M. H. Entz1*, V. S. Baron2, P. M. Carr3, D. W. Meyer4, S. R. Smith, Jr.5 et W. P. McCaughey6

Résumé
Les plantes fourragères sont cultivées sur près de 12 millions d’hectares dans les grandes plaines du nord de l’Amérique. Ce document examine les avantages de la diversification des rotations des cultures avec des cultures de plantes fourragères, et fait ressortir les innovations dans les systèmes de production fourragère.

Un rendement plus élevé de la production céréalière à la suite des cultures fourragères (jusqu’à 13 ans selon une étude), des changements dans la dynamique des populations de mauvaises herbes loin des mauvaises herbes cultivées et une amélioration de la qualité des sols s’inscrivent aux avantages agronomiques de la rotation des cultures de plantes fourragères avec des cultures céréalières annuelles. La rotation des légumineuses vivaces réduit également la demande en énergie par ses ajouts importants d’azote au sol.

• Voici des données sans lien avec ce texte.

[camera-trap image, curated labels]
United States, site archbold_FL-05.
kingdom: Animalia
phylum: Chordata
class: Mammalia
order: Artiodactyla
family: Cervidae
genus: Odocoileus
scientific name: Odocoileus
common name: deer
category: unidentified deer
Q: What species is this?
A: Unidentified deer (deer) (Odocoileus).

La disponibilité en eau dans les sols peut restreindre la mesure dans laquelle les plantes fourragères profitent aux cultures suivantes. Dans des conditions climatiques semi-arides, les plantes fourragères peuvent plutôt réduire les rendements des cultures suivantes. C’est pour cette raison que des pratiques agricoles axées sur la conservation de l’eau dans les sols ont été élaborées pour tenter de corriger ce problème.

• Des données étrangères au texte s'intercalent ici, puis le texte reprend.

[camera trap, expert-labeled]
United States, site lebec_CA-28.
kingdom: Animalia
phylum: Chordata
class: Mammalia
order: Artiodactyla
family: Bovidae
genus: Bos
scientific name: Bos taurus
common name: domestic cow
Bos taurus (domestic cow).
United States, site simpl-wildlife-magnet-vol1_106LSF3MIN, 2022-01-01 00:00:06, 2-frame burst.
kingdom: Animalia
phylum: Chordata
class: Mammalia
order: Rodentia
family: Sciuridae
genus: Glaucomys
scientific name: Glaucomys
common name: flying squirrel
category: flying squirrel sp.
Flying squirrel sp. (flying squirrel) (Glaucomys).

Les plantes fourragères en rotation ont des effets bénéfiques sur l’environnement, tels que la séquestration du carbone, un habitat essentiel des espèces sauvages et un lessivage moins élevé de NO3. À l’heure actuelle, une gamme plus vaste d’espèces de plantes annuelles sont utilisées dans les systèmes de production fourragère afin de prolonger la saison de paissance et d’optimiser l’utilisation des ressources hydriques.

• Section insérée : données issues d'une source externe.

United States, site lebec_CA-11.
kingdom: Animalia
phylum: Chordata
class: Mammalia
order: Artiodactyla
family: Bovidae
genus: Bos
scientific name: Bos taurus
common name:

La gestion intensive des pâturages à l’aide des cultures de plantes fourragères s’accroît avec une utilisation plus marquée de la luzerne (Medicago sativa L.) dans les systèmes de paissance; dans certains cas, on utilise des cultivars de luzerne qui aident à réduire le ballonnement. Les systèmes de paissance semblent avantager la santé animale et humaine et, il est permis de penser, la santé de l’environnement. Les systèmes de paissance épuisent moins les nutriments que les systèmes fourragers. Pour cette raison, les stratégies de gestion peuvent varier pour la culture suivante.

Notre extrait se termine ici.